> **DOCUMENT EXCERPT**
MATH.  and that is all.

 

 

 

 

 

 

 

 

 

 

 

 

 

 

 

Ok, a bit unfair, but it felt that way. Here is his real list:

 

Math

AoPS Intro Number theory

AoPS Intro Counting

AoPS second half of Geometry

The Art and Craft of Problem Solving by by Zeitz (first 6 chapters)

Proof writing with Mom (well, at least I gave it a go)

NZ math olympiad entrance exam (took 60 hours)

NZ math olympiad summer program

First 1/4 of AoPS intermediate Number theory class

sigh..... Yes, I did all this too.  Never again!!!!!

 

Science

Science fair project on Timing traffic lights

 

English

1/4 of WWS3

Great Courses: The Art of Reading

Planning a novel (but never put pen to paper)

> **ASSIGNED TASK**
Extend the homeschool list with new lines that come after "Planning a novel (but never put pen to paper)." The data after this point has no connection to the homeschool list.

> **STORED DATA**
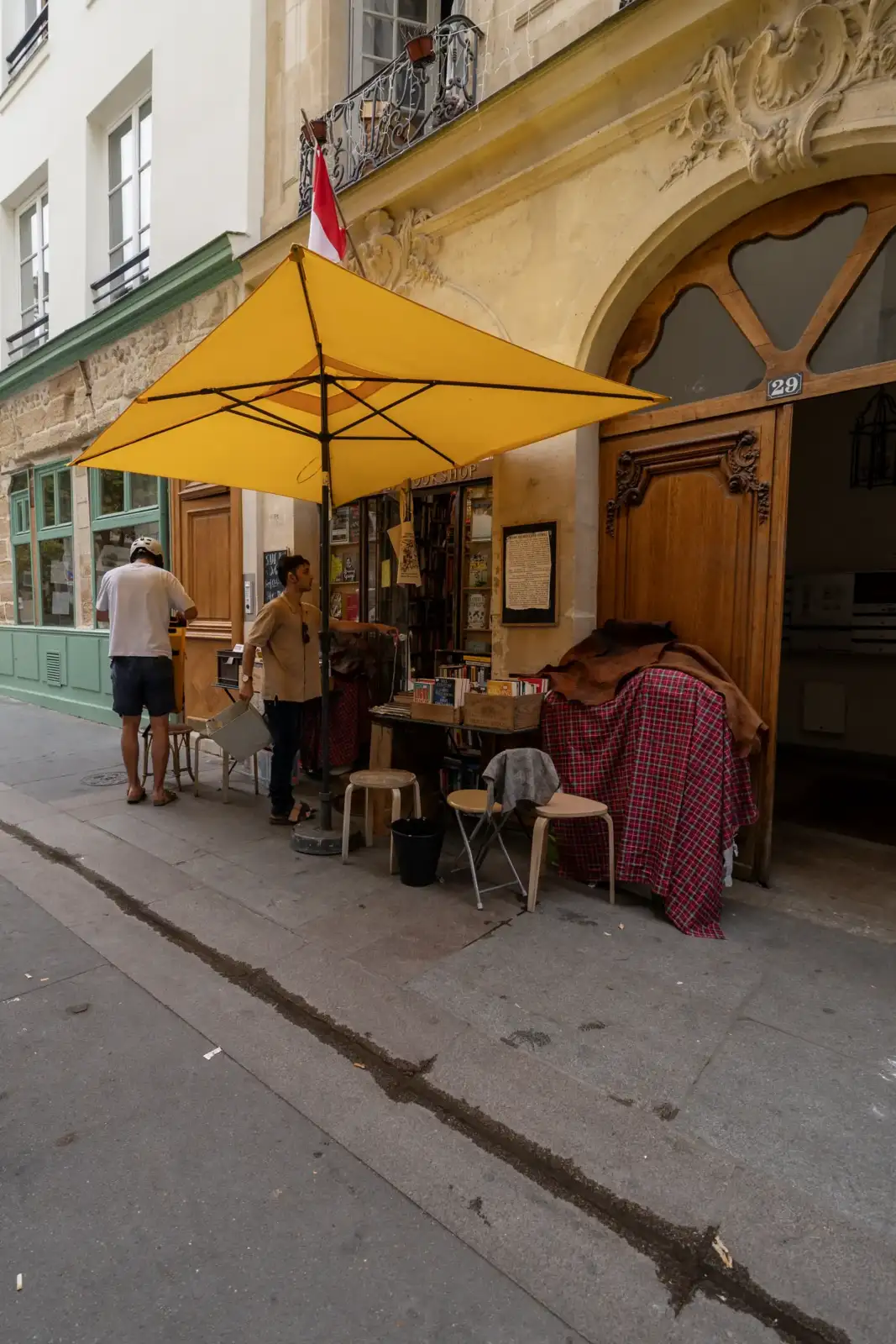 Une vue extérieure de la librairie The Abbey Bookshop avec son grand parasol jaune.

> **EXERCISE RESULT**
Violin

ABRSM grade 5 music theory exam

Finished ABRSM grade 6 practical material

 

Mandarin with a tutor

Finished Boya 1, began Boya 2

 

History: Early modern and 1/2 of late modern wtih DAD

Could get you a book list if you want

3 living history parks (Macinac island, Hartwick Pines, Shaker Village)

 

Literature:

Great Expectations

Coral Island

Narrative of the Life of Fredrick Douglas

Puddnhead Willson

Moby Dick

The science fiction Hall of fame

Lost World, Doyle

Wuthering Heights

Dracula

Tales of Mystery and Terror. poe

The picture of Dorian Gray

Turn of the Screw

King Solomons Mines

We by Zamyatin

Cats Cradle. vonnegut

Woman in White

Collection of Victorian Gothic Short stories

 

PE

Diving

Swimming

Win Tsung

Mountain Biking (including his first fall!)

Tennis lessons for a week

 

Art

Watercolour

Classic movies with dad

1 opera

3 plays

3 symphonies

Cleveland Museum of Art

 

Looks better than I thought it would....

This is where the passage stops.